Leading Israeli banks were the main buyers in the €400 million bond issue last week. Most of the bonds were acquired as a nostro investment, TheMarker has learned.
For the banks, this is an especially attractive investment for several reasons. First, the issue carried relatively high interest. Several days after the initial offering, the bonds are still trading at euro-linked 5.85% redemption yield. This is much higher than similar European bonds, which carry significantly lower yield.
Secondly, since the bonds were issued by the state, the banks are exempt from provisions for risk and minimum capital ratio. Banks follow regulations that guide banks to maintain a minimum capital ratio provision for each investment except for investments in OECD or Israeli government bonds.
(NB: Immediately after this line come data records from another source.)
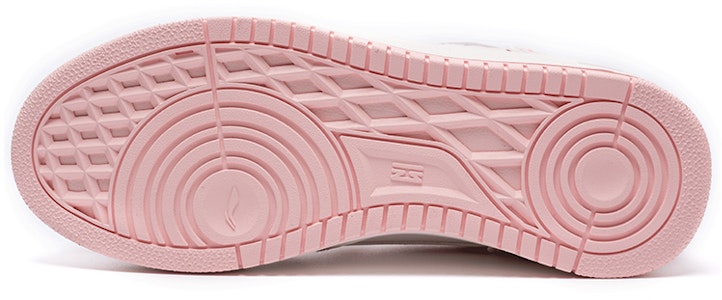 (W) 리닝 로우탑 '핑크 호랑이 발톱' (Li-ning Lowtop 'Pink Tiger Claw') AGCS134-1(Team1-女款虎纹猫爪白粉色) Details for (W) 리닝 로우탑 '핑크 호랑이 발톱' (Li-ning Lowtop 'Pink Tiger Claw') AGCS134-1(Team1-女款虎纹猫爪白粉色)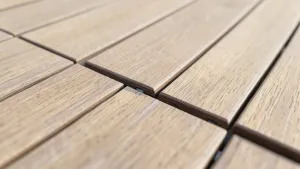 Ukryty montaż desek tarasowych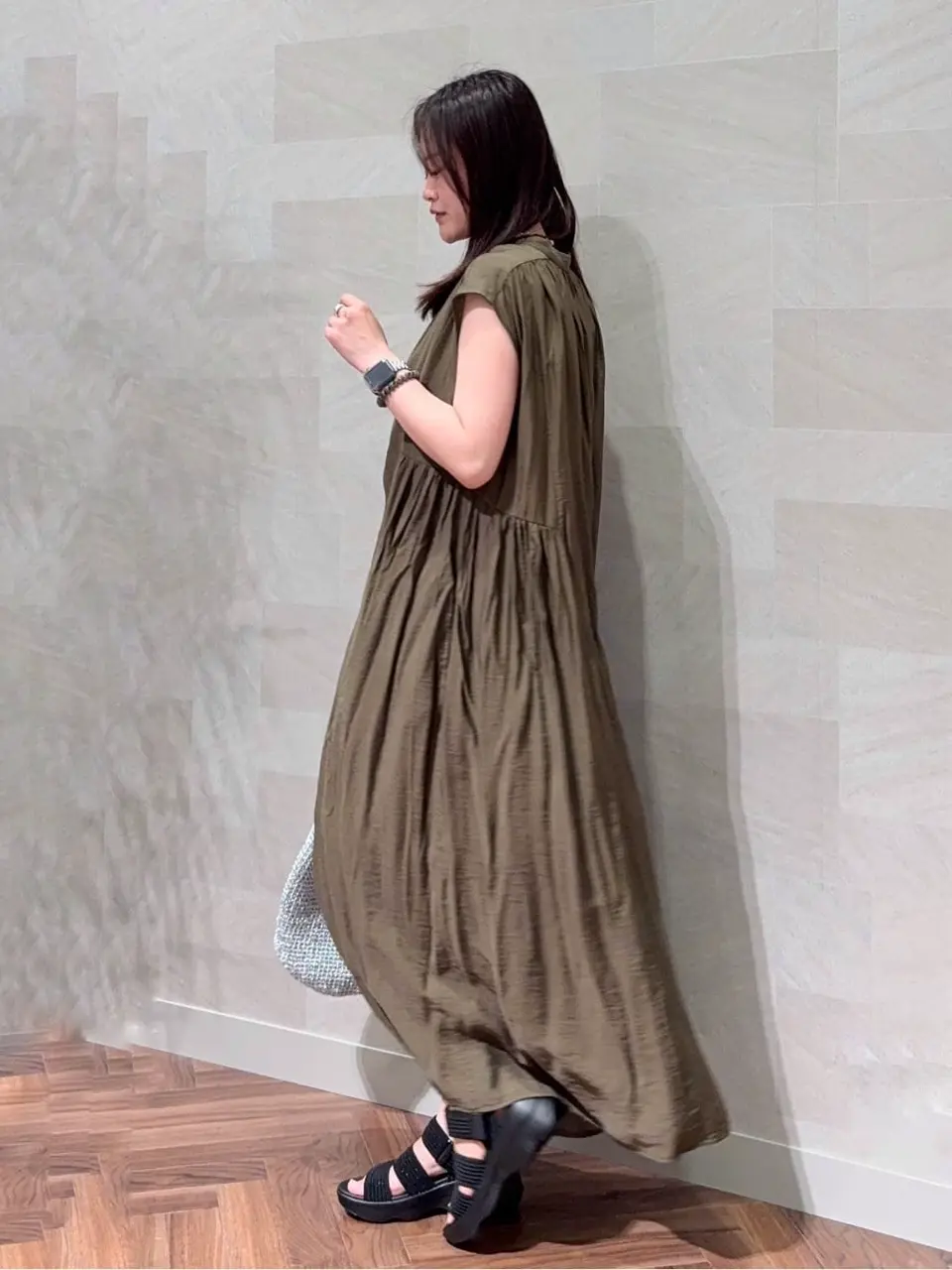 ONWARD CROSSET SELECT 一星 コーディネート画像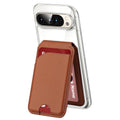 SAHARA - Venture Series Clear Case with Detachable Leather Wallet - Google Pixel 9 Pro XL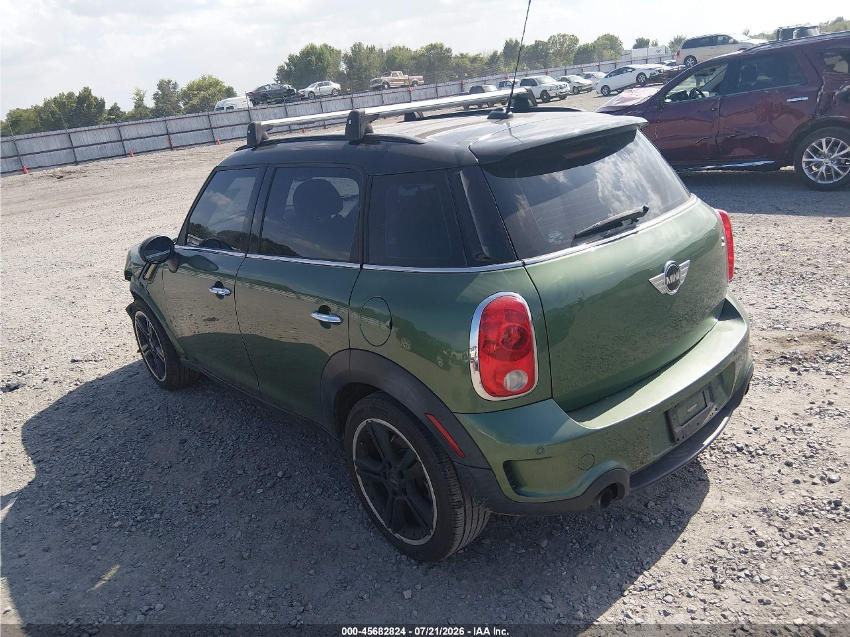 Mini Сooper Countryman S 2015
But because of the low interest rates available in the world today, the interest on government bonds issued by OECD countries is relatively low. On the other hand, the new bonds carry much higher yield than the foreign currency-linked bonds trading in Israel, such as the New Gilboa.
As reported by TheMarker last Friday, the €400 million bond offering was intended only for foreign investors, which was spelled out in the prospectus. But just a few hours after the offering most of the bonds landed in the hands of Israeli institutional investors, namely banks.
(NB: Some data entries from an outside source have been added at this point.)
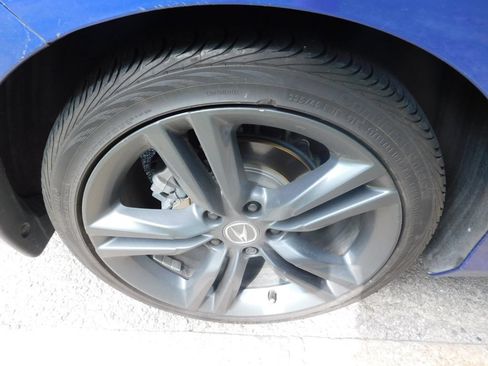 Used 2024 Acura Integra A-Spec FWD image 9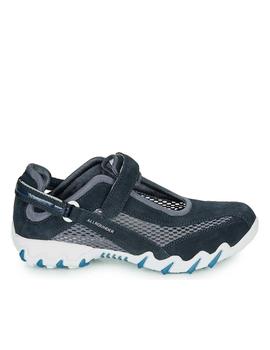 Deportiva Allrounder Niro en azul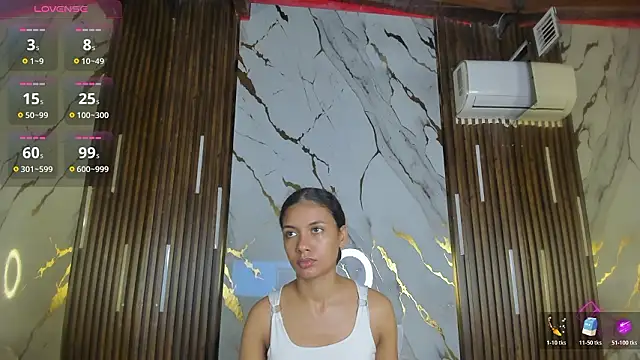 Snapshot of VictoriaDuart chatting on 11, 3, 2026 VictoriaDuart online show from 11, 3, 2026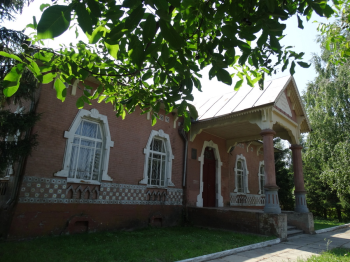 Экскурсия в Батурин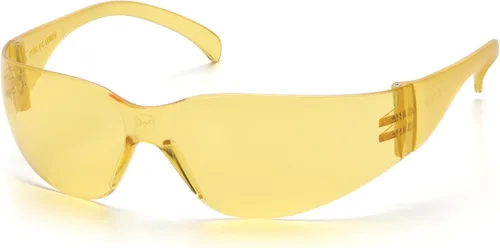 Miniatura 9 de Pyramex Intruder Safety Eyewear Clear Frame Full Foam Padding Clear Anti-Fog Lens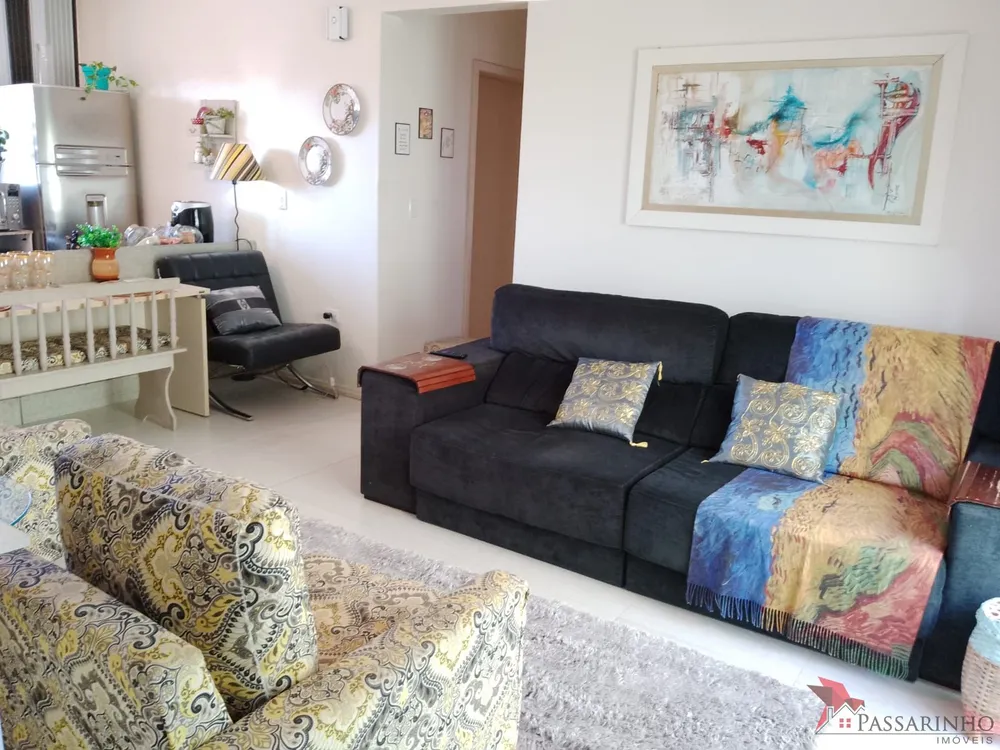 Apartamento, 3 quartos, 90 m² - Foto 1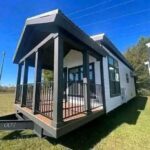 The Sierra Tiny Home For Sale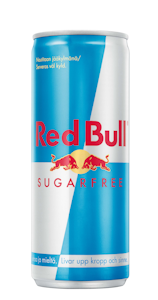 Red Bull energiajuoma sokeriton 0,25l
The banks didn't have to make a particular effort to acquire the bonds because after the issue there is no restriction on the identity of the buyers. Today, as on Friday, any Israeli investor, whether institutional or not, can contact a big European investment bank, which will acquire the bonds for the Israeli investor and transfer them to the investor's account.
The Finance Ministry's declared aim is to develop an overseas a market for Israeli bonds, except that in practice this doesn't happen because the bonds suffer from low tradability, attracting few foreign investors.
In addition, the ministry paid a high price for the offering. In a direct offering in Israel the ministry could have obtained a much higher price for the bonds, saving the state tens of millions of dollars.
Given this reality, it is not strange that even the Tel Aviv Stock Exchange has begun looking into the possibility of listing these bonds for trade. To this end the exchange has sought the advice of Accountant General Nir Gilad, who has expressed no interest.